* [What to do] Render this sentence from the discussion of red light districts in Spanish: "Kabukichō did at one point honestly deserve to be called a red light district, but it hasn't really fit the bill since the so-called Kabukichō Renaissance that started back in 2004."

* [Reading passage]
= = = = = = =

I think the sticking point is the connotation of "red light district" in other cultures.

It's close enough to be described as-such, but not hardcore like in Amsterdam or something...

Eh... it's not really a connotation issue, it's more a question of certain sources like that Wikipedia article using the term loosely or incorrectly.

The actual definition of a red light district is a part of an urban area (city, town, etc.) with a high concentration of brothels and other sex-related businesses... either by natural pressure or by an official classification of the area as an effort to contain that kind of business away from more respectable neighborhoods.

 

1 hour ago, slide said:

Kabukichō (歌舞伎町) is an entertainment and red-light district in Shinjuku, Tokyo, Japan. Kabukichō is the location of many host and hostess clubs, love hotels, shops, restaurants, and nightclubs, and is often called the "Sleepless Town" (眠らない街). Shinjuku Golden Gai, famous for plethora of small bars, is part of Kabukicho.

Kabukichō did at one point honestly deserve to be called a red light district, but it hasn't really fit the bill since the so-called Kabukichō Renaissance that started back in 2004.  Tokyo's governor, the National Police Agency, and the Tokyo Metropolitan Police made a big push to shut down whole categories of businesses allegedly connected to organized crime as an opening move in the redevelopment of the area.  The various flavors of not-technically-a-brothel sex shops that skirted the limits of Japan's ban on prostitution were the main targets of that purge.  So it's not really a red light district anymore because what remains of that activity has largely gone underground.

= = = = = = =

* [Data supplied]
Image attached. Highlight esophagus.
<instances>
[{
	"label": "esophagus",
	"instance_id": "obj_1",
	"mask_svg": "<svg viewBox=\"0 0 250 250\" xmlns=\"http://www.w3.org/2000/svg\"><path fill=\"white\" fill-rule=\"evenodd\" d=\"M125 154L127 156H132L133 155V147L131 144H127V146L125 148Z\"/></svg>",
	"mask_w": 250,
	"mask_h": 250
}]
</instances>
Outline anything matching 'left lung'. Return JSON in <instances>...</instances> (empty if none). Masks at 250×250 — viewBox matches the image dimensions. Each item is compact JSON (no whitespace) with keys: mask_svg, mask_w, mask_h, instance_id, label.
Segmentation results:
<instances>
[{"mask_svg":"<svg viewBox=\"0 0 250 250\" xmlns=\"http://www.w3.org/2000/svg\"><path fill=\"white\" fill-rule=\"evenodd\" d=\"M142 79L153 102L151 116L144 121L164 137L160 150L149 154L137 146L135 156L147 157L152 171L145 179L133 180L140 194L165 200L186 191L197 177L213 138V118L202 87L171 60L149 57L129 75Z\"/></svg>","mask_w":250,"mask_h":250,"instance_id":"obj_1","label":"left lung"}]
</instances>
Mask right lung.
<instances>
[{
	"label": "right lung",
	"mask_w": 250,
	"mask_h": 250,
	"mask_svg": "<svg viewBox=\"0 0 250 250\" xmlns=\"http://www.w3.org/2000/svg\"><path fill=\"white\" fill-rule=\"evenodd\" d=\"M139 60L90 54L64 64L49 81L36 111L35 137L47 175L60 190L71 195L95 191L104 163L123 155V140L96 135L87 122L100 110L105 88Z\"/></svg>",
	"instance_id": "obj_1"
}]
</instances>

= = = = = = =

* [Solution to this problem] En algún momento Kabukichō de verdad mereció que lo llamaran barrio rojo, pero en realidad ya no encaja en esa descripción desde el llamado Renacimiento de Kabukichō, que comenzó en 2004.